As an amateur emigrant travelling by land and sea to settle close to California’s newly opened gold fields, and later as an itinerant celebrity traversing the South Pacific, Stevenson invariably encountered Chinese workers, traders, and settlers everywhere he went. Traders on Apemama, plantation workers in the Marquesas, laundrymen in California, cooks, servants and general workers absolutely everywhere: itinerant Chinese emigrants constituted the understated (and often underwritten) workforce of the Pacific world. In many cases, their presence preceded the formal institutions of colonial rule, and represented the first engagement of indigenous Pacific Islanders with free trade and the cash economy. Stevenson’s representation of Chinese emigrant workers was often conspicuously metonymic, with occupation displacing individuality.

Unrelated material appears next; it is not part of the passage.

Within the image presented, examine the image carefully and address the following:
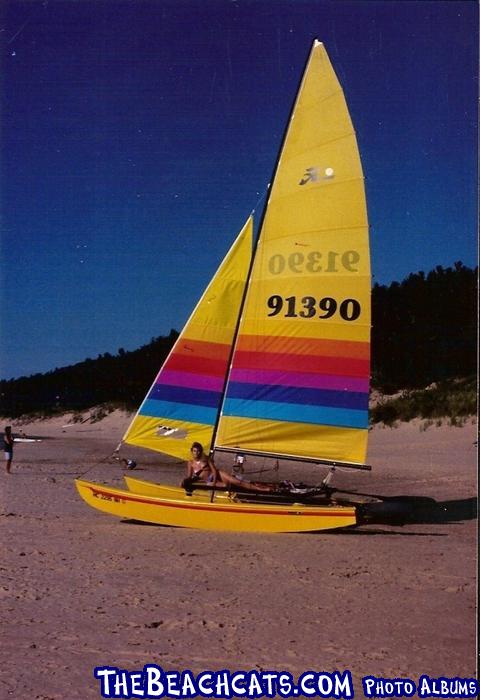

While scholars have started to piece together the considerable disaggregated presence of Chinese workers and traders – the other ‘Other’ – as anonymous bit parts in Stevenson’s factual and fictional representations of the South Pacific, there has so far been very little investigation of his engagement with the other stream of nineteenth century Western Orientalist thought about China, namely the fixing and interpretation of the Chinese Confucian canon. In the final part of this paper, I will conclude by considering an (until recently) neglected aspect of Stevenson’s intellectual preoccupations, and one fitting another widely held trope about ‘understanding’ China, namely his interest in the four books of classical Chinese philosophy and morality ascribed to Confucius (Kǒng Zǐ) and Mencius (Mèng Zǐ). Closely examining Stevenson’s reading of M.G. Pauthier’s translation Les quatre livres de philosophie morale et politique de la Chine (Paris: Charpentier, 1858) through the numerous marginal traces left by the author, I want to consider his engagement with the ideas of Confucianism, and whether these are reflected in his writing.

Stevenson’s ‘contact zone’ with the Chinese world was shaped not only by his often random encounters with Chinese emigrant workers, but also by a more focused interest in the high, classical culture of Confucian moral philosophy. Between these two poles of interpretation – that of the ‘China-boy’ as a literary device and aesthetic investment, and the elevated, putative world of Oriental scholarship – we can begin to map out Stevenson’s spatial, cultural and intellectual locations in a Pacific poised between China and the West.